Translation for players: expect more pressure to spend. Ball warns of “greater monetization of the (fewer and fewer) remaining players,” and we’re already seeing that trend in practice — battle passes, seasonal content gated behind paywalls, more aggressive post-launch monetization, and gambling-adjacent mechanics designed to drive repeat spend. When the pool of active players shrinks, average revenue per user becomes a lifeline; companies chase revenue where attention still exists.

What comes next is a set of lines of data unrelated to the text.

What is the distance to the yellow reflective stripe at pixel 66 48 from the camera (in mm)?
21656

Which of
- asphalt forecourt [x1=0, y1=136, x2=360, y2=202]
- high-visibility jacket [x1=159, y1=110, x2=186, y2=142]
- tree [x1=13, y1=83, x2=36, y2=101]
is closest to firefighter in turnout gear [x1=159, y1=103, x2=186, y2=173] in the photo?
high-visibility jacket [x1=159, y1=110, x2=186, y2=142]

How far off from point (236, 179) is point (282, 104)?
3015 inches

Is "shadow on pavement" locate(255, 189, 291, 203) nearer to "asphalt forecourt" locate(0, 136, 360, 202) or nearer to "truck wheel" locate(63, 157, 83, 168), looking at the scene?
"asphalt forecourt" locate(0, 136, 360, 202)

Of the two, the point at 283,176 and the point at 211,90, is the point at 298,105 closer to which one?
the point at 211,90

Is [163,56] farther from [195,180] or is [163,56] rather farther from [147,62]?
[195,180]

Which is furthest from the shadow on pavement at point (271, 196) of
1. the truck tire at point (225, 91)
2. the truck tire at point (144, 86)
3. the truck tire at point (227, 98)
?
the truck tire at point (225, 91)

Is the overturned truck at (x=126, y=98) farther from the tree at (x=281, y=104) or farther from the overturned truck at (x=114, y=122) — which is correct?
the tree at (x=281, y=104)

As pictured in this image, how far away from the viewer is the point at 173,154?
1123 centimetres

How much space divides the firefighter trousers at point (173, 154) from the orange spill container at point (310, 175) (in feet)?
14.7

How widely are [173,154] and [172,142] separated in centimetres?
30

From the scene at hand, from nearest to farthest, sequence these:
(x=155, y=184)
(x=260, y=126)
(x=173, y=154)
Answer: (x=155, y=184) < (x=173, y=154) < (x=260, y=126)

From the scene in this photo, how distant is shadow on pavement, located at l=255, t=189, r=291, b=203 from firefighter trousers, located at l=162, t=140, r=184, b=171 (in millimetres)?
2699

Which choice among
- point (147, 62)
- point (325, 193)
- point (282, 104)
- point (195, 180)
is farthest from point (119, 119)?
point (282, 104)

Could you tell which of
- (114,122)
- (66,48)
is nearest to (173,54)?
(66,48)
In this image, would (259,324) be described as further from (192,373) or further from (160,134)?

The consequences are twofold. For consumers there’s fatigue and irritation — wallet fatigue and the sense that fewer new experiences can break through because attention is splintered. For developers and smaller studios the business becomes riskier: fewer breakout hits, longer timelines to recover costs, and an incentive to design for the highest-spending 10% instead of a broad audience.

Looking ahead: how players should read this

If Ball is right, the next few years will be a test of whether the games industry adapts without eroding consumer trust. That could mean better integration with shorter, snackable experiences on mobile, smarter cross-platform discovery, or—if the worst-case scenario plays out—an escalation in predatory monetization. Gamers should be prepared for more choices that look convenient but are designed first to capture dollars and micro-attention.

TL;DR: Attention is the scarcest resource now, not creative ideas. That scarcity is already nudging companies toward uglier monetization tactics to squeeze revenue from fewer players — and unless the industry finds healthier ways to share attention, the player experience will suffer.